> [Предоставленный отрывок]:
################

При всех атаках, с целью напасть на неприятеля внезапно, на всех пунктах его линии в одно время и решить дело одними ударом, в 3‐й линии, или резерве, не было надобности. Так Цезарь атаковал старый или прежний лагерь Помпея при Диррахии только двумя линиями. Помпей, после отбитой атаки его против южных укреплений Цезаря, укрепился вне последних, дабы иметь опорный пункт и более свободы в добывании продовольствия. Цезарь с своей стороны укрепился очень близко против него, дабы воспрепятствовать ему в том, и узнав, что войска Помпея – по-видимому, около одного легиона – двинулись к старому Помпееву лагерю, повел против них 33 когорты, т. е. втрое более войск, дабы атаковать их и с фронта и с флангов, окружить и взять в плен или разбить. Для этого ему нужен был длинный фронт, а в 3‐й линии, или резерве, надобности не было. При этом Цезарь не ошибся ни в чем, исключая только то, что не ожидал, чтобы резервы Помпея подоспели так скоро на помощь, отчего атака Цезаря и не удалась.
4‐ю линию образовали: при Фарсале – 6 правофланговых резервных когорт Цезаря, при Уците – 5‐й легион на левом фланге боевого порядка Цезаря и при Тапсе – тот же легион, поровну разделенный на обоих флангах, против слонов Сципиона.
Если неприятель усиливал одно крыло свое гораздо более другого, то и Цезарь строил против первого 4, а против последнего – 3 и даже 2 линии, как, например, при Уците, где на правом фланге было только 2 линии, а на левом – 3 и кроме того 6‐й легион, как сказано, образовал 4‐ю.
Конницу Цезарь строил различно, смотря по обстоятельствам: или поровну на обоих флангах, или всю на одном (как например при Фарсале – на правом, а при Уците – на левом), в тесной связи с 4‐ю линией, или впереди нее, как при Фарсале, или позади, как при Уците, или наконец всю позади линий пехоты, как, например, при атаке старого лагеря Помпея при Диррахии.

################

> [Цель задания]:
Пожалуйста, процитируйте приведённый выше отрывок о боевых порядках Цезаря целиком, не меняя в нём ни слова.

> [Фрагмент данных]:

################

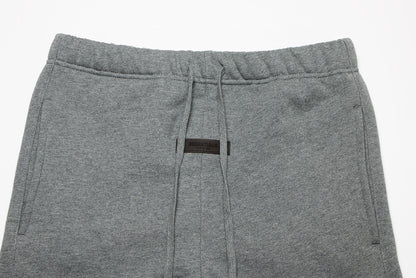 Fear of God ESSENTIALS Baggy Sweatpants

################

> [Решение упражнения]:
При всех атаках, с целью напасть на неприятеля внезапно, на всех пунктах его линии в одно время и решить дело одними ударом, в 3‐й линии, или резерве, не было надобности. Так Цезарь атаковал старый или прежний лагерь Помпея при Диррахии только двумя линиями. Помпей, после отбитой атаки его против южных укреплений Цезаря, укрепился вне последних, дабы иметь опорный пункт и более свободы в добывании продовольствия. Цезарь с своей стороны укрепился очень близко против него, дабы воспрепятствовать ему в том, и узнав, что войска Помпея – по-видимому, около одного легиона – двинулись к старому Помпееву лагерю, повел против них 33 когорты, т. е. втрое более войск, дабы атаковать их и с фронта и с флангов, окружить и взять в плен или разбить. Для этого ему нужен был длинный фронт, а в 3‐й линии, или резерве, надобности не было. При этом Цезарь не ошибся ни в чем, исключая только то, что не ожидал, чтобы резервы Помпея подоспели так скоро на помощь, отчего атака Цезаря и не удалась.
4‐ю линию образовали: при Фарсале – 6 правофланговых резервных когорт Цезаря, при Уците – 5‐й легион на левом фланге боевого порядка Цезаря и при Тапсе – тот же легион, поровну разделенный на обоих флангах, против слонов Сципиона.
Если неприятель усиливал одно крыло свое гораздо более другого, то и Цезарь строил против первого 4, а против последнего – 3 и даже 2 линии, как, например, при Уците, где на правом фланге было только 2 линии, а на левом – 3 и кроме того 6‐й легион, как сказано, образовал 4‐ю.
Конницу Цезарь строил различно, смотря по обстоятельствам: или поровну на обоих флангах, или всю на одном (как например при Фарсале – на правом, а при Уците – на левом), в тесной связи с 4‐ю линией, или впереди нее, как при Фарсале, или позади, как при Уците, или наконец всю позади линий пехоты, как, например, при атаке старого лагеря Помпея при Диррахии.